_OBJETIVO A_
No trecho sobre a sucessão no Grupo Silvio Santos, que cargo Renata Abravanel já ocupa no grupo?
_OBJETIVO B_
Reproduza palavra por palavra a parte do trecho sobre a sucessão no Grupo Silvio Santos que começa em "Diferentemente de um" e termina em "da PricewaterhouseCoopers (PwC).".

_TRECHO SELECIONADO_

◇ ◇ ◇

Publicado em 5 de março de 2015 às 06h00.

São Paulo - Assunto tratado de forma sigilosa no Grupo Silvio Santos, a sucessão do apresentador do SBT foi um dos tópicos abordados por Renata Abravanel em uma entrevista à revista CONTIGO! no fim do ano passado. Sem dar muitos detalhes, a caçula de 29 anos comentou que seu pai é seu mentor e que tem observado o líder na forma de conduzir a empresa.

Ainda que haja outras cinco herdeiras no jogo de poder, Renata, que já é vice-presidente do grupo, é a indicada como provável sucessora do comando de todo o império construído ao longo de 56 anos. Sendo ela, ou sua irmã Patrícia, que comanda uma atração na emissora, ou ainda um terceiro desconhecido, o que o mercado quer saber é se o escolhido vai conseguir, de fato, substituir um ícone.

Diferentemente de um processo estritamente profissional, a sucessão familiar — e que envolve pessoas extremamente carismáticas — costuma ser muito mais delicada. “Além da capacitação técnica, o sucessor, nesse caso, precisa ser aceito. As pessoas o admiram? Ele tem o apoio da família? São perguntas a ser feitas”, diz Mary Nicoliello, diretora especialista em empresas familiares da PricewaterhouseCoopers (PwC).

◇ ◇ ◇

_CONTEÚDO DOS DADOS_
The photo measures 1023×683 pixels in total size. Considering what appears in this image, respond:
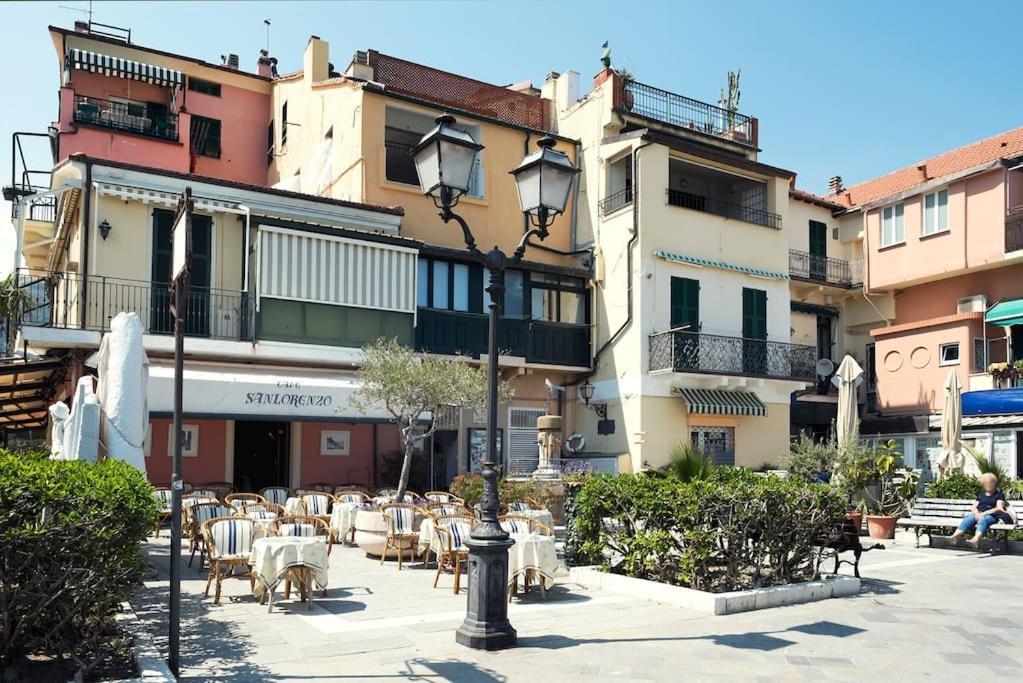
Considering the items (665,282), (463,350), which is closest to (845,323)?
(665,282)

◇ ◇ ◇

_RESULTADO DA TAREFA A_
Ela já é vice-presidente do grupo.

_RESULTADO DA TAREFA B_
Diferentemente de um processo estritamente profissional, a sucessão familiar — e que envolve pessoas extremamente carismáticas — costuma ser muito mais delicada. “Além da capacitação técnica, o sucessor, nesse caso, precisa ser aceito. As pessoas o admiram? Ele tem o apoio da família? São perguntas a ser feitas”, diz Mary Nicoliello, diretora especialista em empresas familiares da PricewaterhouseCoopers (PwC).